SET PROBLEM » In the post below about computing higher derivatives with deriv, copy out word for word the stretch from "And you can" through "not the second.".

[R] higher derivatives using deriv

(Ted Harding) Ted.Harding at wlandres.net
Tue Jan 3 11:46:47 CET 2012


See in-line below.

On 03-Jan-2012 alexander16 wrote:
> Dear everyone,
> the following is obviously used to compute the nth derivative,
> which seems to work
> (deriv(sqrt(1 - x^2),x,n))

Well, it doesn't seem to work for me! In fact:

  n <- 2
  (deriv(sqrt(1 - x^2),x,n))
  # Error in deriv(sqrt(1 - x^2), x, n) : object 'x' not found

Are you sure it works for you? Example with output?

Things look better if you use, say, the "formula" interface,
but you must also quote the "x":

  n <- 2
  (deriv(~ sqrt(1 - x^2),"x",n))
  # expression({
  #     .expr2 <- 1 - x^2
  #     .value <- sqrt(.expr2)
  #     .grad <- array(0, c(length(.value), 1L), list(NULL, c("x")))
  #     .grad[, "x"] <- -(0.5 * (2 * x * .expr2^-0.5))
  #     attr(.value, "gradient") <- .grad
  #     .value

And you can see that .grad[,"x"] has been assigned the espression
  -(0.5 * (2 * x * .expr2^-0.5))
but that is only the first derivative, not the second.
Note that quoting "x" in your first form doesn't work either:

    n <- 2
    (deriv(sqrt(1 - x^2),"x",n))
  # Error in deriv(sqrt(1 - x^2), "x", n) : object 'x' not found

> However, before using this, I wanted to make sure it does what
> I think it does but can't figure it out when reading the ?deriv
> info or any other documentation on  deriv for that matter:
> 
> deriv(expr, namevec, function.arg = NULL, tag = ".expr",
> hessian = FALSE, ...)
> This doesn't seem to include an "order of derivative" argument,
> in fact, in the examples section, it is outlined, how one can
> build a higher deriv. function oneself...

RAW DATA »

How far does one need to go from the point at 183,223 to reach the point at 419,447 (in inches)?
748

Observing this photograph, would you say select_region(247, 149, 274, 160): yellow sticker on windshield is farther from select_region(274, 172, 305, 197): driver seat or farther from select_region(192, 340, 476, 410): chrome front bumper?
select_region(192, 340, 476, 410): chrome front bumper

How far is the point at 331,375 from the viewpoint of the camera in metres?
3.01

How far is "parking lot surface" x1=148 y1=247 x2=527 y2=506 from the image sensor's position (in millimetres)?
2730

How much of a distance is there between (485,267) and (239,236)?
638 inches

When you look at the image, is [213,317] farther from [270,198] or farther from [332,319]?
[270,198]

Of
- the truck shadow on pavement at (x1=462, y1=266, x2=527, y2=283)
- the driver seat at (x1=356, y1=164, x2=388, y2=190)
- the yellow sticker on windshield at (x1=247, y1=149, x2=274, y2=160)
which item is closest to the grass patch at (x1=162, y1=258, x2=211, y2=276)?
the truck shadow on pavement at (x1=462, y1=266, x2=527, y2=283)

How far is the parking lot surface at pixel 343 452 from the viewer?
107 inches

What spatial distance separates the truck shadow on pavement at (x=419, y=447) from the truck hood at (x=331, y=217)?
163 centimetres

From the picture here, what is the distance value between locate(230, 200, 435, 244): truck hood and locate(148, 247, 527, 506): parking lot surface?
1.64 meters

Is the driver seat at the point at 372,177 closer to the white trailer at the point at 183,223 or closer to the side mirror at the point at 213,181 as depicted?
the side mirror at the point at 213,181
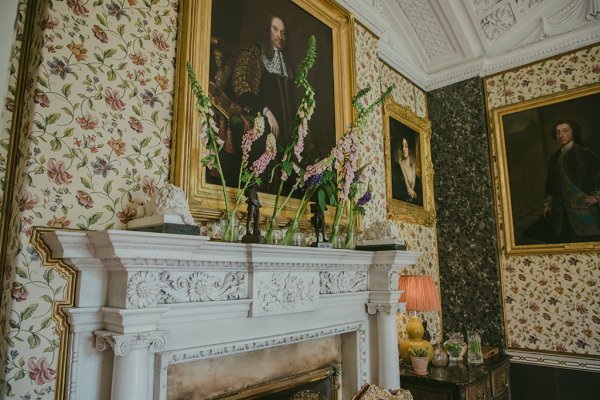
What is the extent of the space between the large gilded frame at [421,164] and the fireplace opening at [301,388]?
1.88 metres

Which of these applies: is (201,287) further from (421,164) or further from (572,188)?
(572,188)

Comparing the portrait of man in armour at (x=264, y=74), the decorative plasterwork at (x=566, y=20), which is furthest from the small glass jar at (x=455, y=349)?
the decorative plasterwork at (x=566, y=20)

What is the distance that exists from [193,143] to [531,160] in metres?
3.95

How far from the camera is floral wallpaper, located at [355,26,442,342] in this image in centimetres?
388

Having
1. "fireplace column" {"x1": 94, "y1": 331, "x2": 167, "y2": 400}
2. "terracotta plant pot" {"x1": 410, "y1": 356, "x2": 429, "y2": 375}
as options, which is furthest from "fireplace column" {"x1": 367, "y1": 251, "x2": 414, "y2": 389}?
"fireplace column" {"x1": 94, "y1": 331, "x2": 167, "y2": 400}

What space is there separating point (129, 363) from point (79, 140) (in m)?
1.04

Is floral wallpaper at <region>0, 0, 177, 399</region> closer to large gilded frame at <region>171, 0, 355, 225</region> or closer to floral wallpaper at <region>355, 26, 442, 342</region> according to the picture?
large gilded frame at <region>171, 0, 355, 225</region>

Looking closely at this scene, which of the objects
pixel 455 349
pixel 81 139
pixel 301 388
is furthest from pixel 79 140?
pixel 455 349

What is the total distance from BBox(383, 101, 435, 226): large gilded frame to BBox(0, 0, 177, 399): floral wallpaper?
2.63m

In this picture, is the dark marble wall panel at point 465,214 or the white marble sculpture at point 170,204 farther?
the dark marble wall panel at point 465,214

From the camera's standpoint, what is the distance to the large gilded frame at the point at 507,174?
171 inches

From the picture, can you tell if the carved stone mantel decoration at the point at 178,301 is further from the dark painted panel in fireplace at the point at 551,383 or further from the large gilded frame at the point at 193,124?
the dark painted panel in fireplace at the point at 551,383

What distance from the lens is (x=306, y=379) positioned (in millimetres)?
2764

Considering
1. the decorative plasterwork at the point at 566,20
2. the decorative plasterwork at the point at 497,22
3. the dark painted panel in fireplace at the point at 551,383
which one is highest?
the decorative plasterwork at the point at 497,22
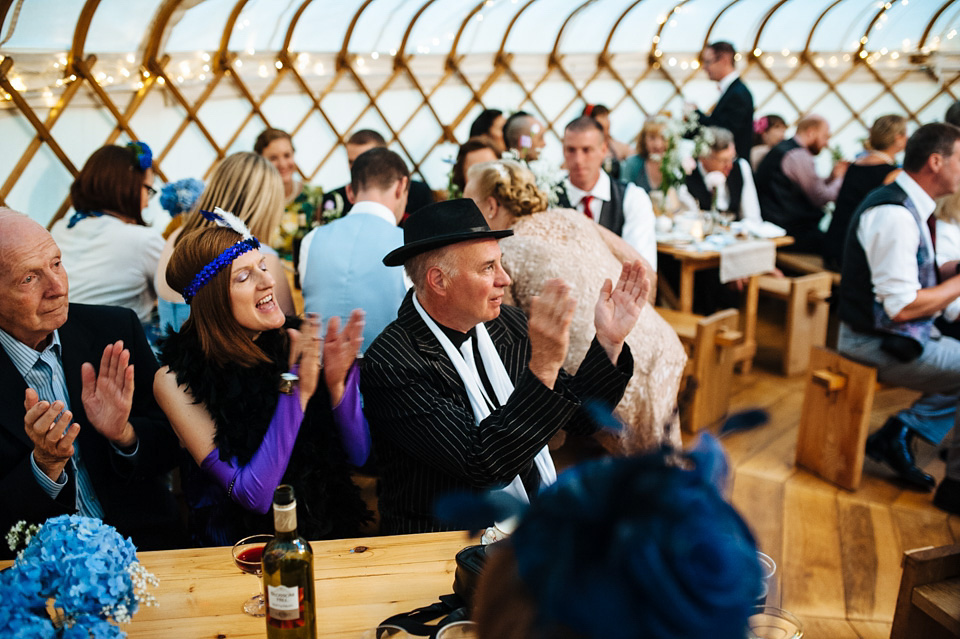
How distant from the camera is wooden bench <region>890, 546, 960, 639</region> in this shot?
4.63 ft

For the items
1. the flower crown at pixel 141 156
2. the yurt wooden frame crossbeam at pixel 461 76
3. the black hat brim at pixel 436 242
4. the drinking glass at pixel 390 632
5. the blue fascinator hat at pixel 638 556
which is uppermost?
the yurt wooden frame crossbeam at pixel 461 76

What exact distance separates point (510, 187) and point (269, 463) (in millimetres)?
1070

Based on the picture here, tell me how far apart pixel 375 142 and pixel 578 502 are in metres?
3.28

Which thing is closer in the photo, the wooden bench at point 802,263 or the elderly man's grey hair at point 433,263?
the elderly man's grey hair at point 433,263

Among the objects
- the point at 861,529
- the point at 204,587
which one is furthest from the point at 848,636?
the point at 204,587

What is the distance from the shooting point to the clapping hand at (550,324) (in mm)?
1334

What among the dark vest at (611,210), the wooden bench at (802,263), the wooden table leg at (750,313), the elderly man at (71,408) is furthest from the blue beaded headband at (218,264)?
the wooden bench at (802,263)

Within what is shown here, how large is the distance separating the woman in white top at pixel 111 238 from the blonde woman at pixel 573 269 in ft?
3.72

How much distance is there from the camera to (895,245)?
2.64 m

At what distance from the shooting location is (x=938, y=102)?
7453 mm

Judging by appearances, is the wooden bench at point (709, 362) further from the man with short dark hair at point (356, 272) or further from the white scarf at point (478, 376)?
the white scarf at point (478, 376)

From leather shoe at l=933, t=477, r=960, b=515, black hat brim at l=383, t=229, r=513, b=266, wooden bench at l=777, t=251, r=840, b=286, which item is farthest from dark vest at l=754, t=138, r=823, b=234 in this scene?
black hat brim at l=383, t=229, r=513, b=266

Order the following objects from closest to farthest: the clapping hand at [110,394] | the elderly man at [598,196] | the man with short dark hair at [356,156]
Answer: the clapping hand at [110,394] < the elderly man at [598,196] < the man with short dark hair at [356,156]

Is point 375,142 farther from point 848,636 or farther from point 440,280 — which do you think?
point 848,636
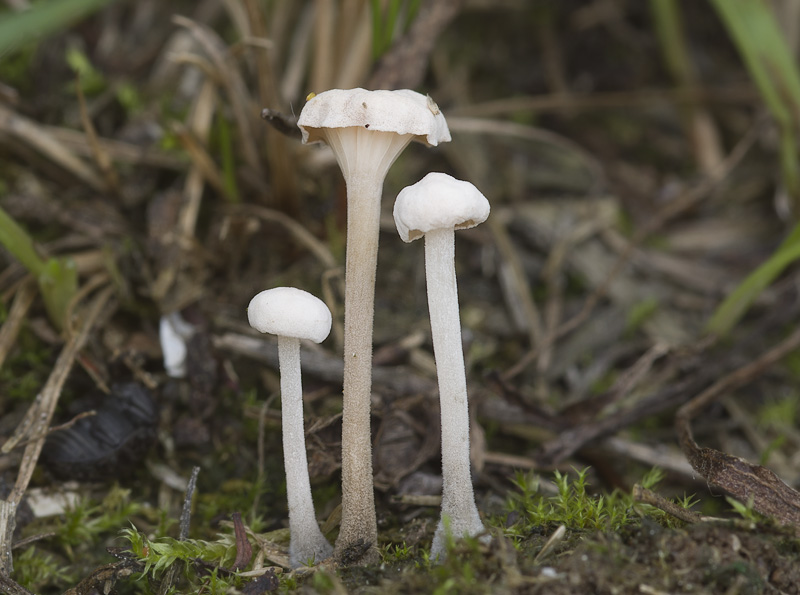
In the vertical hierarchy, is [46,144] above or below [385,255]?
above

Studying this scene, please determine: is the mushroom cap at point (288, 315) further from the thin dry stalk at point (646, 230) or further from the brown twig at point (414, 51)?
the brown twig at point (414, 51)

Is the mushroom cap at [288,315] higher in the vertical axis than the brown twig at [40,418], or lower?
higher

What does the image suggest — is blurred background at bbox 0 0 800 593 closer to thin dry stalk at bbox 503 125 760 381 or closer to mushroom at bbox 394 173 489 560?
thin dry stalk at bbox 503 125 760 381

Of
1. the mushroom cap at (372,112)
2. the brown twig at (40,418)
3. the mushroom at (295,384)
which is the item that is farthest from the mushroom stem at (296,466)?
the brown twig at (40,418)

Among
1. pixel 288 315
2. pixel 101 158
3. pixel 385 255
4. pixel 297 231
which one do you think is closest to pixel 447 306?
pixel 288 315

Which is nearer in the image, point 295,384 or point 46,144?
point 295,384

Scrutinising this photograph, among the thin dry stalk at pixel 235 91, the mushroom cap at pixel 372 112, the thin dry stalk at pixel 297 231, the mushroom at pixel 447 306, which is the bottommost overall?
the mushroom at pixel 447 306

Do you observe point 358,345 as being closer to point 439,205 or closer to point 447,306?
point 447,306

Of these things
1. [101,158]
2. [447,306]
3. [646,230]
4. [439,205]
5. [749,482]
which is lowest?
[749,482]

FINAL RESULT »
And you can see that .grad[,"x"] has been assigned the espression
  -(0.5 * (2 * x * .expr2^-0.5))
but that is only the first derivative, not the second.